13.7    Severability. If any term or provision of this Agreement is held to be or rendered invalid or unenforceable at any time in any jurisdiction, such term or provision shall not affect the validity or enforceability of any other terms or provisions of this Agreement, or the validity or enforceability of such affected term or provision at any other time or in any other jurisdiction.

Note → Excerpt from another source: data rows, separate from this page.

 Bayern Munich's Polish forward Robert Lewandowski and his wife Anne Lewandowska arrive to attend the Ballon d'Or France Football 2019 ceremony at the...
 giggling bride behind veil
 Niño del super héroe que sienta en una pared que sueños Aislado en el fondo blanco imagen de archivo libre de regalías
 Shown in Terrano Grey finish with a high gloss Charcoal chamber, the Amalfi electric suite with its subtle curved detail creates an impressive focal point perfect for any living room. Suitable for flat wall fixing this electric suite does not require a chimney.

13.8    Governing Law; Jurisdiction and Venue. This Agreement shall be governed by the laws of the State of Florida. The venue for any legal or equitable action brought under this agreement shall be Hillsborough County, Florida. The Parties agree to submit to the jurisdiction of Florida in connection with any claims or controversy arising out of this Agreement and that venue for such actions shall be in Hillsborough County, Florida. Each Party (for themselves and all its respective Indemnitees) hereby submit to jurisdiction and consent to venue in such courts, and waive any defense based on forum non conveniens, provided that any Party may seek injunctive relief or specific performance with respect to any of the Assets in the courts of the State in which such Assets are situated and may incorporate a claim against Sellers of such or Asset with respect to any claim for injunctive relief or specific performance.

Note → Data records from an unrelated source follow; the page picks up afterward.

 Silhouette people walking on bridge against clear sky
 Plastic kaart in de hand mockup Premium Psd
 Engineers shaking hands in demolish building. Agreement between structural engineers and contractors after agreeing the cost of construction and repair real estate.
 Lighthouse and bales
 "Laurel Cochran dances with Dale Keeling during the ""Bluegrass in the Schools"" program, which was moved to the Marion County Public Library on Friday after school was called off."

13.9    Waiver of Trial by Jury. THE PARTIES HEREBY KNOWINGLY, VOLUNTARILY AND INTENTIONALLY WAIVE ANY RIGHT THAT ANY PARTY MAY HAVE TO A TRIAL BY JURY IN RESPECT OF ANY LITIGATION BASED HEREON, OR ARISING OUT OF, UNDER OR IN CONNECTION WITH THIS AGREEMENT OR ANY OTHER DOCUMENTS EXECUTED IN CONNECTION HEREWITH, OR IN RESPECT OF ANY COURSE OF CONDUCT, STATEMENTS (WHETHER ORAL OR WRITTEN), OR ACTIONS OF ANY PARTY. THIS PROVISION IS A MATERIAL INDUCEMENT FOR EACH OF THE PARTIES TO ENTER INTO THIS AGREEMENT.

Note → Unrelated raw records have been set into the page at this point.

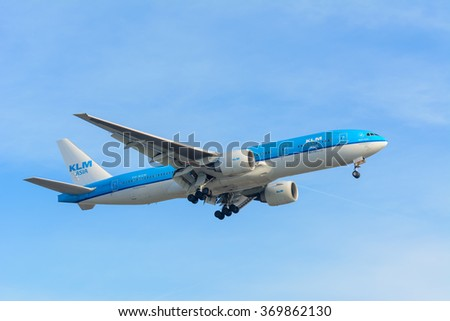 Schiphol, Noord-Holland/Netherlands - January 18-01-2016 -Flying Airplane KLM Royal Dutch Airlines PH-BQM Asia Boeing 777-200 is landing at Schiphol airport. The plane is flying to the runway.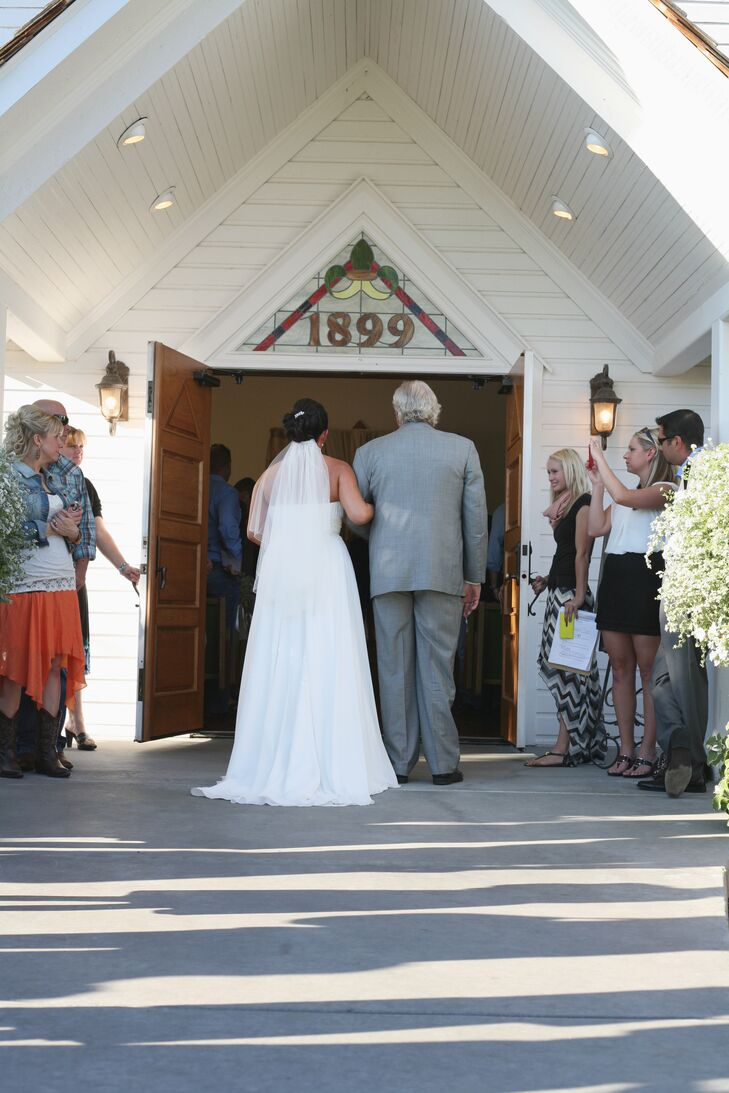 "Nicole and Derrick exchanged vows at Still Water Hollow in Nampa. ""It's a beautiful venue that sits out in the country,"" Nicole says. The little white chapel was transplanted years ago from another property."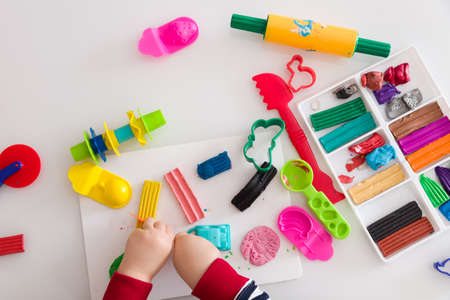 Childs hands with colorful clay. Toddler playing and creating toys from play dough. Boy molding modeling clay. Stock Photo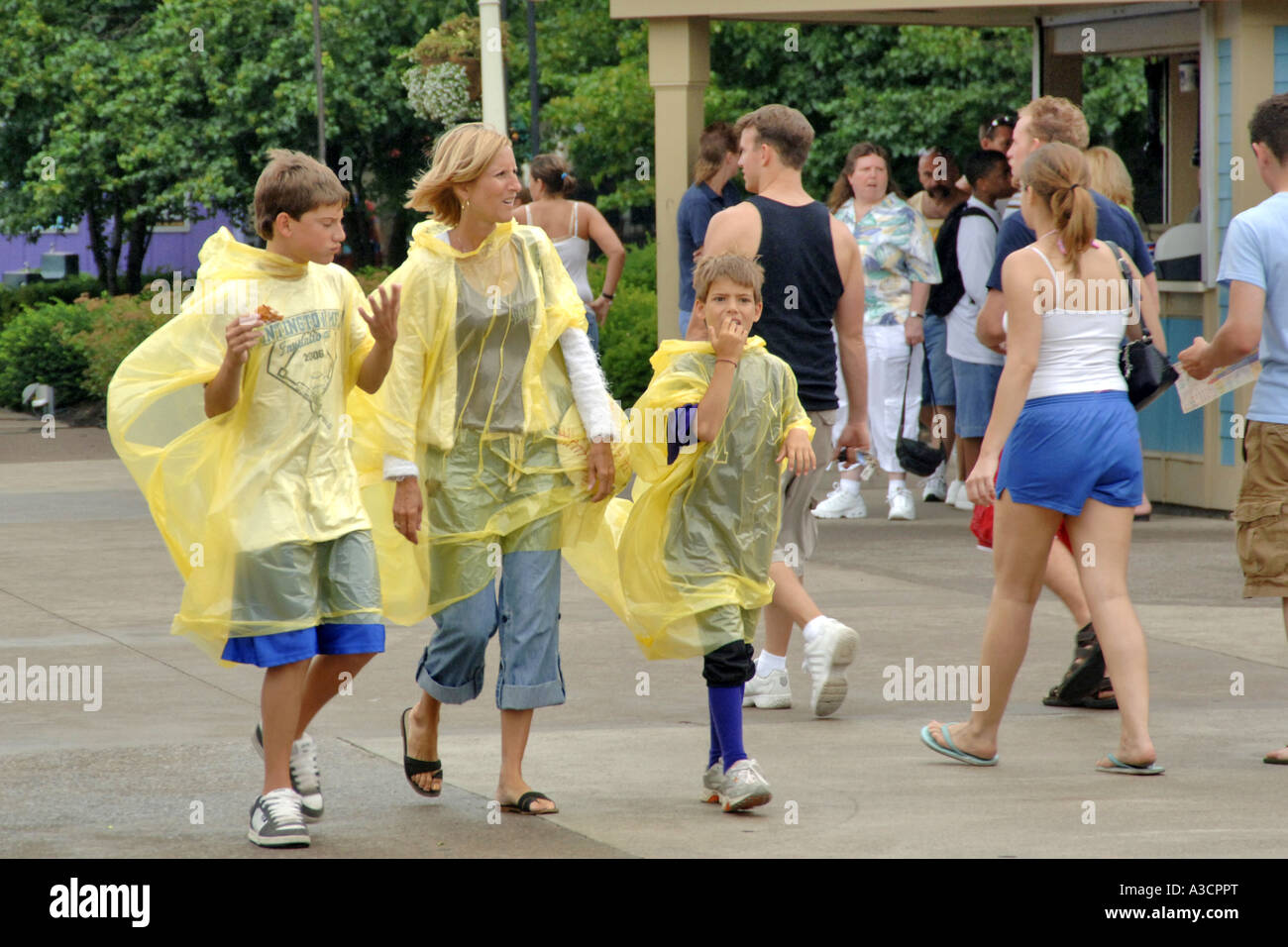 Family wearing rain ponchos on a wet day at Cedar Point Amusement Park Sandusky Ohio OH - Stock Image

13.10    Prevailing Party. If any litigation or other court action, arbitration, or similar adjudicatory proceeding is commenced by any Party to enforce its rights under this Agreement against any other Party, all fees, costs, and expenses, including, without limitation, reasonable attorneys’ fees and court costs, incurred by the Prevailing Party in such litigation, action, arbitration, or proceeding shall be reimbursed by the non-prevailing Party; provided, however, that if a Party to such litigation, action, arbitration, or proceeding prevails in part, and loses in part, the court, arbitrator, or other adjudicator presiding over such litigation, action, arbitration, or proceeding shall award a reimbursement of the fees, costs, and expenses incurred by such Party on an equitable basis. “Prevailing Party” within the meaning of this Section also includes a party who dismisses an action for recovery hereunder in exchange for payment of the amount allegedly due, performance of covenants allegedly breached, or considerations substantially equal to the relief sought in the action or proceeding.


53




13.11    Incorporation of Recitals, Exhibits and Schedules. The recitals to this Agreement, and all exhibits and schedules referred to in this Agreement are incorporated herein by such reference and made a part of this Agreement. Any matter disclosed in any schedule to this Agreement shall be deemed to be incorporated in all other schedules to this Agreement.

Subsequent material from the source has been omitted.